Infatti, posto che il procedimento logico-giuridico diretto alla determinazione dell’inquadramento di un lavoratore subordinato si esprime in tre fasi successive (accertamento in fatto delle attività lavorative in concreto svolte, individuazione delle qualifiche e dei gradi previsti dal contratto collettivo di categoria, raffronto tra il risultato della prima indagine ed i testi della normativa contrattuale individuati nella seconda), l’accertamento della natura delle mansioni concretamente svolte dal dipendente, ai fini dell’inquadramento del medesimo in una determinata categoria di lavoratori, costituisce giudizio di fatto riservato al giudice del merito ed è insindacabile, in sede di legittimità, se sorretto da logica ed adeguata motivazione, come nel caso di specie (tra le molte conformi, cfr. Cass. n. 28284/2009, n. 8589/2015, n. 18943/2016, n. 14413/2024).

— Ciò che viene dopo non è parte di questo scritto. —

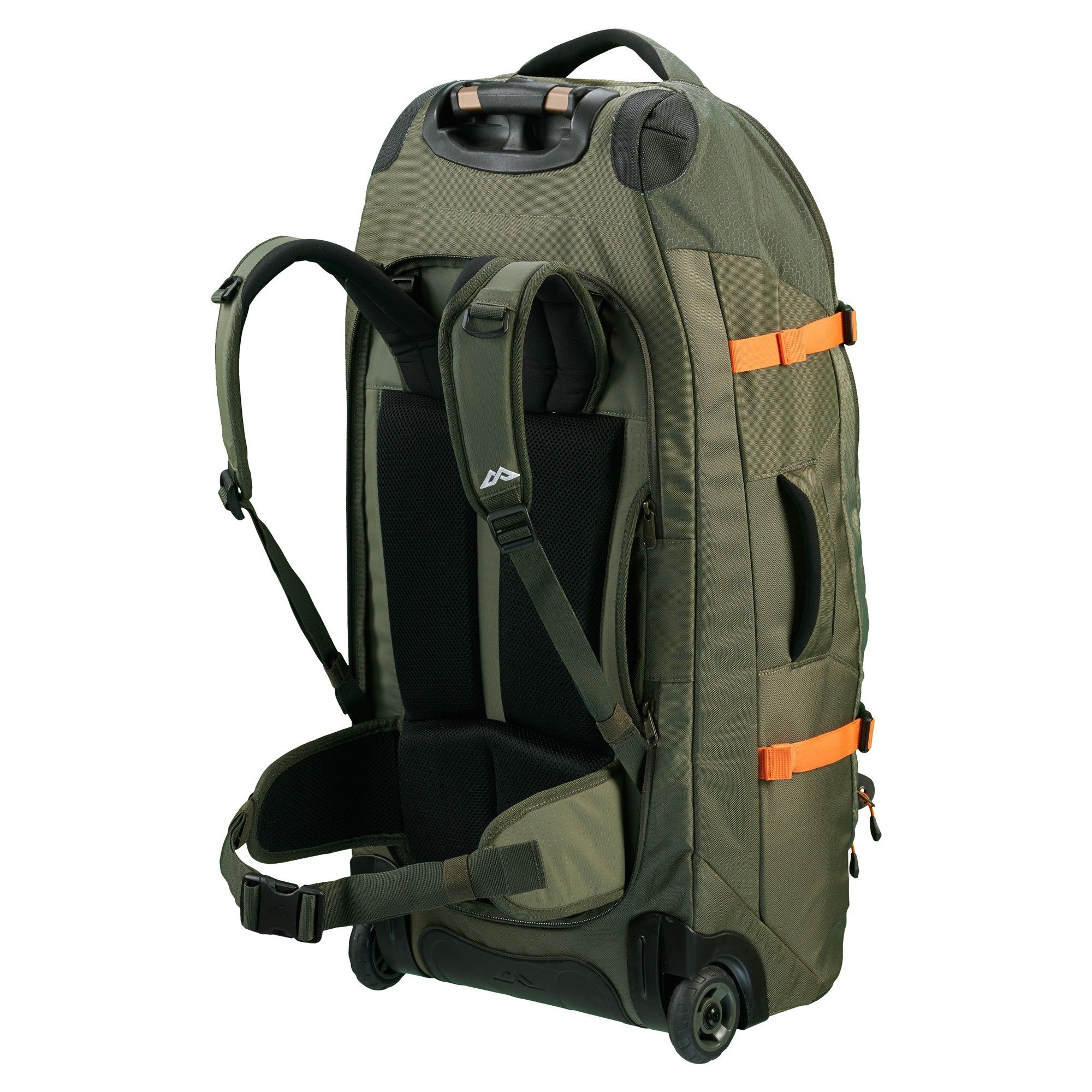 Hybrid 70L Backpack Harness Wheeled Luggage Trolley v3 - Conifer ...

Con il terzo motivo, parte ricorrente deduce violazione dell’art. 2697 c.c. per omessa prova dei fatti costitutivi del diritto (art. 360 n. 3, c.p.c.), non avendo il lavoratore offerto prova alcuna in ordine all’esistenza dei presupposti per l’attribuzione del profilo professionale di capo operatori (parametro 188) del CCNL 27.11.2003.
Il motivo (speculare al primo) è inammissibile, perché la violazione dell’art. 2697 c.c. è deducibile per cassazione soltanto nell’ipotesi in cui il giudice abbia attribuito l’onere della prova ad una parte diversa da quella che ne sia onerata, secondo le regole di scomposizione delle fattispecie basate sulla differenza tra fatti costitutivi ed eccezioni; diverso profilo è quello dell’apprezzamento delle prove, spettante al giudice di merito, e nel caso in esame, come già rilevato, congruamente e logicamente motivato.

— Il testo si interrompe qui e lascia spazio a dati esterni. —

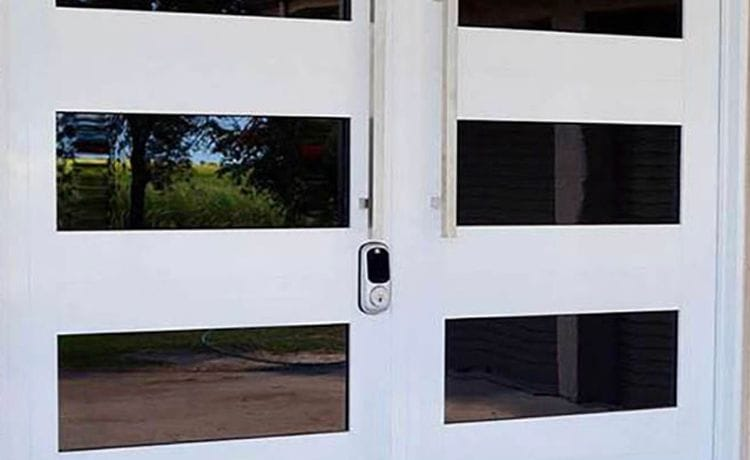 Hinged Doors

In ragione della soccombenza parte ricorrente deve essere condannata alla rifusione delle spese del presente giudizio in favore di parte controricorrente, liquidate come da dispositivo, da distrarsi in favore del difensore di parte controricorrente dichiaratosi antistatario.
All’inammissibilità dell’impugnazione consegue il raddoppio del contributo unificato, ove dovuto nella ricorrenza dei presupposti processuali.
P.Q.M.
La Corte dichiara inammissibile il ricorso.

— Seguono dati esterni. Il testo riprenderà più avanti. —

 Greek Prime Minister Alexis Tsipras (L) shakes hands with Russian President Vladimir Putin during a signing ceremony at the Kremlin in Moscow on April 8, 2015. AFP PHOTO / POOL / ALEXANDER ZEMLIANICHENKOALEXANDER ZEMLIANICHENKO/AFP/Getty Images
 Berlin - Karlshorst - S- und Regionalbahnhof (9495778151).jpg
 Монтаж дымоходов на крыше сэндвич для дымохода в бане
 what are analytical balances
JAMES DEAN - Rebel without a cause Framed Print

Condanna parte ricorrente alla rifusione delle spese del presente giudizio, che liquida in € 5.000 per compensi, € 200 per esborsi, spese generali al 15%, accessori di legge, da distrarsi.
Ai sensi dell’art. 13 comma 1 quater del d.p.r. n. 115 del 2002, dà atto della sussistenza dei presupposti processuali per il versamento, da parte della ricorrente, dell’ulteriore importo a titolo di contributo unificato pari a quello previsto per il ricorso, a norma del comma 1 bis dello stesso art. 13, se dovuto.
Così deciso in Roma, nell’Adunanza camerale del 1° ottobre 2025.